── SOURCE INFORMATION
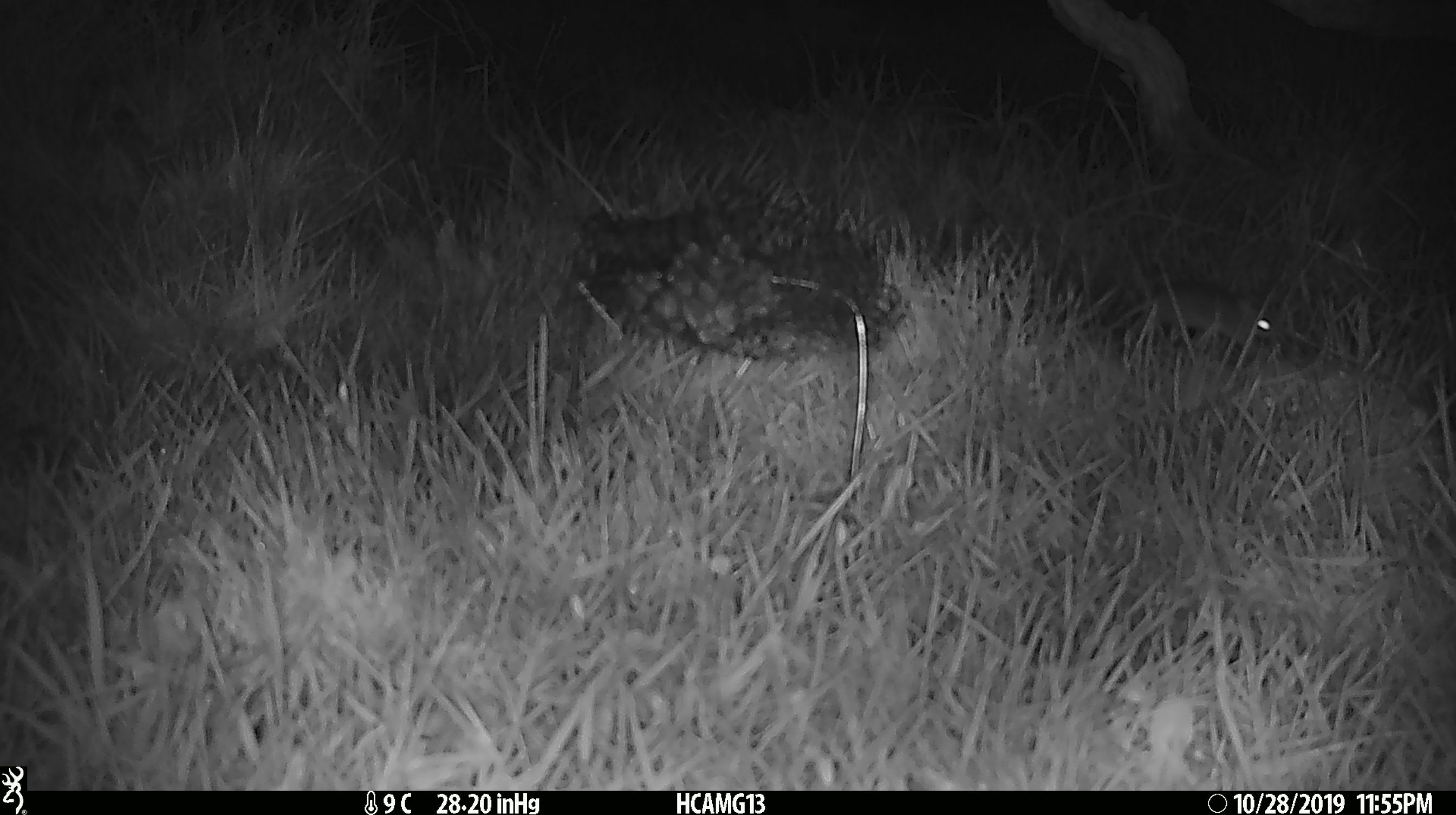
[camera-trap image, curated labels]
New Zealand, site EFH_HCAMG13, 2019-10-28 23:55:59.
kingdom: Animalia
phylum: Chordata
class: Mammalia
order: Rodentia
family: Muridae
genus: Mus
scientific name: Mus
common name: mouse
────
> [ACTIVITY]:
Every line above should be returned word for word, with the pictures left behind.

> [SOLUTION TO THIS PROBLEM]:
[camera-trap image, curated labels]
New Zealand, site EFH_HCAMG13, 2019-10-28 23:55:59.
kingdom: Animalia
phylum: Chordata
class: Mammalia
order: Rodentia
family: Muridae
genus: Mus
scientific name: Mus
common name: mouse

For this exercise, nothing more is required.